Makes me think: as a loyal but devious Democrat, suppose the convention had indeed deadlocked with both Wilson and Clark stalling short of the votes required for nomination? Would the Dems have been desperate enough in the heat of Baltimore's Fifth Regiment Armory in the summer of 1912 to turn to an already-three-time loser in Bryan?
It's possible, but Bryan has to be daring. He must keep a very low profile and trust to luck that the deadlock will happen of its own accord. If he is seen as having
caused the deadlock for his own advantage, that will scupper him as it did OTL. Even if for some reason the Clark people aren't prepared to vote for Wilson, they will switch to Marshall or some other dark horse rather than let Bryan get away with it.

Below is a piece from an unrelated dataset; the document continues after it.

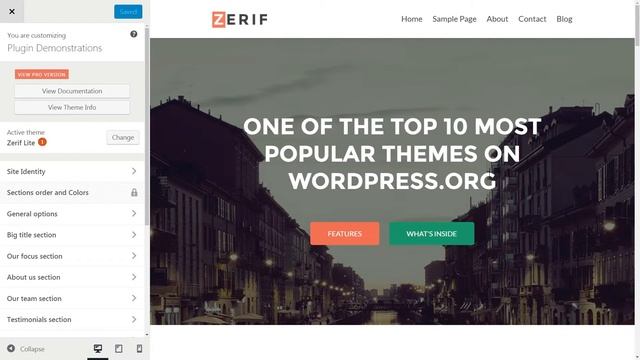 How To Make A Portfolio Website In WordPress [2019] смотреть онлайн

If they had, I suspect the result (say, a Bryan/Marshall ticket) would have been even worse for the Dems than 1908. I could see Dems outside the old South getting sufficiently disgusted that they'd probably just stay home and not vote. Could well be that TR becomes a third party president-although were that to happen, one has to wonder how he'd get any of his agenda through Congress having to rely on cooperation of the two major parties.
He wouldn't. A third party presidency would be a total fiasco.

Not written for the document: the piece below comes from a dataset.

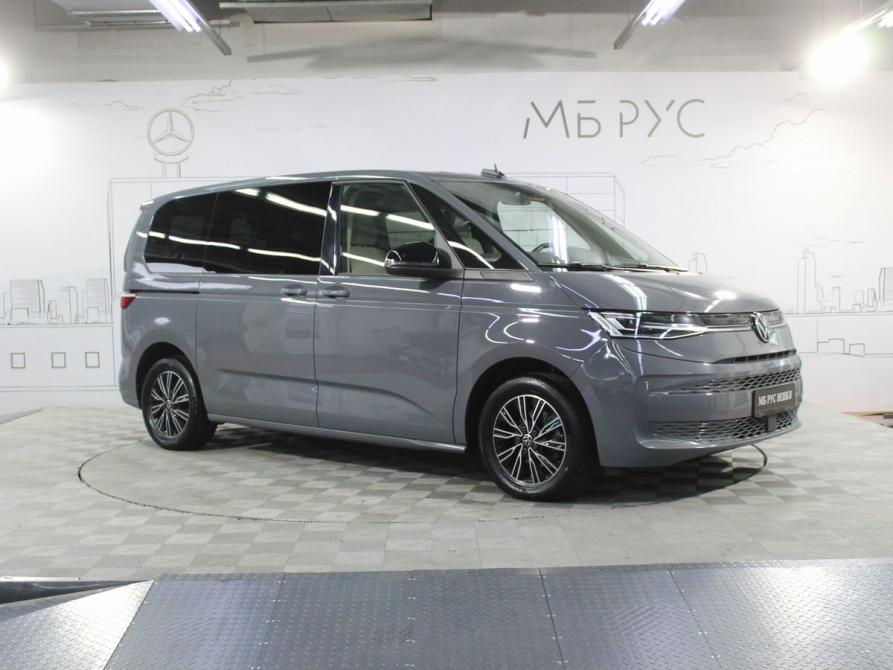Volkswagen Multivan T7 Москва  - изображение 5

In any case I can't see it happening. If the party has turned to Bryan of its own accord, without any evidence of chicanery on his part, there is no reason for its core voters to be particularly disgusted. And after all, even OTL the party
did do worse than 1908 - 41.8% for Wilson vis a vis 43.1% for Bryan on his last and poorest performance. But even the lower figure was enough to give Wilson a landslide in the Electoral College, and even Alton Parker's 37.6% would have done so. In 1912, the President was effectively going to be picked at the Democratic Convention, as in 1920 he would be chosen at the Republican one. In neither case did it greatly matter whom they nominated. He would have won virtually whoever he was.
Final point. Given Bryan's reputation (whether still deserved or not) as a dangerous radical, any defections from him will be largely conservative Democrats, who will mostly switch to Taft rather than TR. Even those (probably very modest) losses may well be offset by gains at the expense of Eugene Debs.